DESCRIPTION (provided by applicant): The absorption of photons in rods and cones of the retina activates a cascade of biochemical reactions (phototransduction cascade) that generates the electrical response to light. The activation and deactivation of the cascade ultimately limits the amplitude and kinetics of the transduced signal, and thus the sensitivity and temporal resolution of vision. The overall goal of this study is to understand the mechanisms that turn off the light response in intact mouse photoreceptors. Gene targeting techniques will be used to manipulate the function of a subset of proteins that have been suggested to play key roles in deactivation of the cascade, and the resulting changes in the photoresponses of single rod cells will be determined by electrical recording. Using this approach, we will address 3 important questions: (1) How rapidly does rhodopsin become phosphorylated, and what determines this time course? (2) What are the functional consequences of arrestin translocation on the photoresponse? (3) Are the photoreceptor-specific splice variants of the RGS9 complex uniquely suited for deactivating transducin/PDE, and how? and 4) What are the mechanisms that speed transducin/PDE deactivation during light adaptation? This research addresses 1 of the objectives recommended by the Retinal Diseases Panel (http://www.nei.nih.gov/strategicplanning/np_retinal.asp#obj), which is to "Analyze the mechanisms underlying light adaptation and recovery following phototransduction and understand the changes in neural coding in light/dark adaptation." This research will help clarify the initial steps in the normal visual process, as well as the pathogenesis of diseases that arise from failures of deactivation, such as in some forms of retinitis pigmentosa and nightblindness. In a broader context, these experiments will provide insights into the mechanisms of deactivation of G protein cascades, which all eucaryotic cells use to transduce extracellular signals into intracellular responses.

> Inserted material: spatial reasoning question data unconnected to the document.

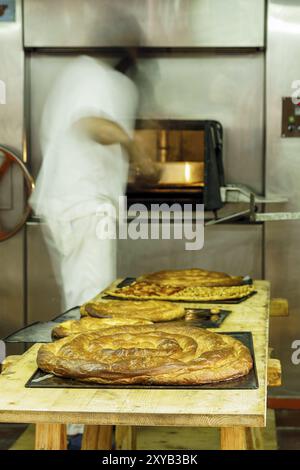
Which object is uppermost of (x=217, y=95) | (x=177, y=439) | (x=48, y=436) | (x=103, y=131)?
(x=217, y=95)

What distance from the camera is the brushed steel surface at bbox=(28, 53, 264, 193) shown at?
4.66m

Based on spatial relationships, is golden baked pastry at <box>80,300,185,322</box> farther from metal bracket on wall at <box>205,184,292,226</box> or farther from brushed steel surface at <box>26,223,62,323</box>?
brushed steel surface at <box>26,223,62,323</box>

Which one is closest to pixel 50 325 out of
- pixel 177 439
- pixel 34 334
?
pixel 34 334

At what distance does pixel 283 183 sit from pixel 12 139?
60.9 inches

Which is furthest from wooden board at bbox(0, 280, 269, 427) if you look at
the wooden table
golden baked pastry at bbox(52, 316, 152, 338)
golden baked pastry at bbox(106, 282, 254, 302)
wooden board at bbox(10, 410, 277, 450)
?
wooden board at bbox(10, 410, 277, 450)

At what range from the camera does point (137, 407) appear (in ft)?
5.69

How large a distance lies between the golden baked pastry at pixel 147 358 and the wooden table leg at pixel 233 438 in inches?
4.8

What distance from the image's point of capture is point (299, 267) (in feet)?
15.1

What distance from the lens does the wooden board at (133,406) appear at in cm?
170

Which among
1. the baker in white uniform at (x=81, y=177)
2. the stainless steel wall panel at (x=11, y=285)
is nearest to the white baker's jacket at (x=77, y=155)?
the baker in white uniform at (x=81, y=177)

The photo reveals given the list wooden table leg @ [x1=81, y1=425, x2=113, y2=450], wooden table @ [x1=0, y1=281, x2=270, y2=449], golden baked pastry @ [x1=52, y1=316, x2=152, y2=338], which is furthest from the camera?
wooden table leg @ [x1=81, y1=425, x2=113, y2=450]

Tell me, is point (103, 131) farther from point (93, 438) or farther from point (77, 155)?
point (93, 438)

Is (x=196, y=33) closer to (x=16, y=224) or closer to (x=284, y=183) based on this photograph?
(x=284, y=183)

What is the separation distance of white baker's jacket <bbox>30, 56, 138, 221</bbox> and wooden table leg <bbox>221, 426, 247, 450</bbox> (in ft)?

描述（由申请人提供）：视网膜视杆细胞和视锥细胞对光子的吸收激活了一系列生化反应（光转导级联），产生对光的电反应。级联的激活和失活最终限制了转导信号的幅度和动力学，从而限制了视觉的灵敏度和时间分辨率。本研究的总体目标是了解关闭完整小鼠光感受器光反应的机制。基因靶向技术将被用来操纵一个子集的蛋白质，已建议发挥关键作用，在级联的失活的功能，并在单杆细胞的光响应所产生的变化将被确定的电记录。使用这种方法，我们将解决3个重要问题：（1）视紫红质磷酸化的速度有多快，是什么决定了这个时间过程？(2)arrestin易位对光反应的功能影响是什么？(3)RGS 9复合物的光受体特异性剪接变体是否唯一适合于失活转导素/PDE，以及如何失活？（4）光适应过程中加速transducin/PDE失活的机制是什么？本研究解决了视网膜疾病小组（http：//www.nei.nih.gov/strategicplanning/np_retinal.asp#obj）推荐的目标之一，即“分析光转导后光适应和恢复的潜在机制，并了解光/暗适应中神经编码的变化。“这项研究将有助于澄清正常视觉过程的初始步骤，以及失活失败引起的疾病的发病机制，例如某些形式的视网膜色素变性和夜盲症。在更广泛的背景下，这些实验将提供深入了解G蛋白级联的失活机制，所有真核细胞都使用G蛋白级联将细胞外信号转化为细胞内反应。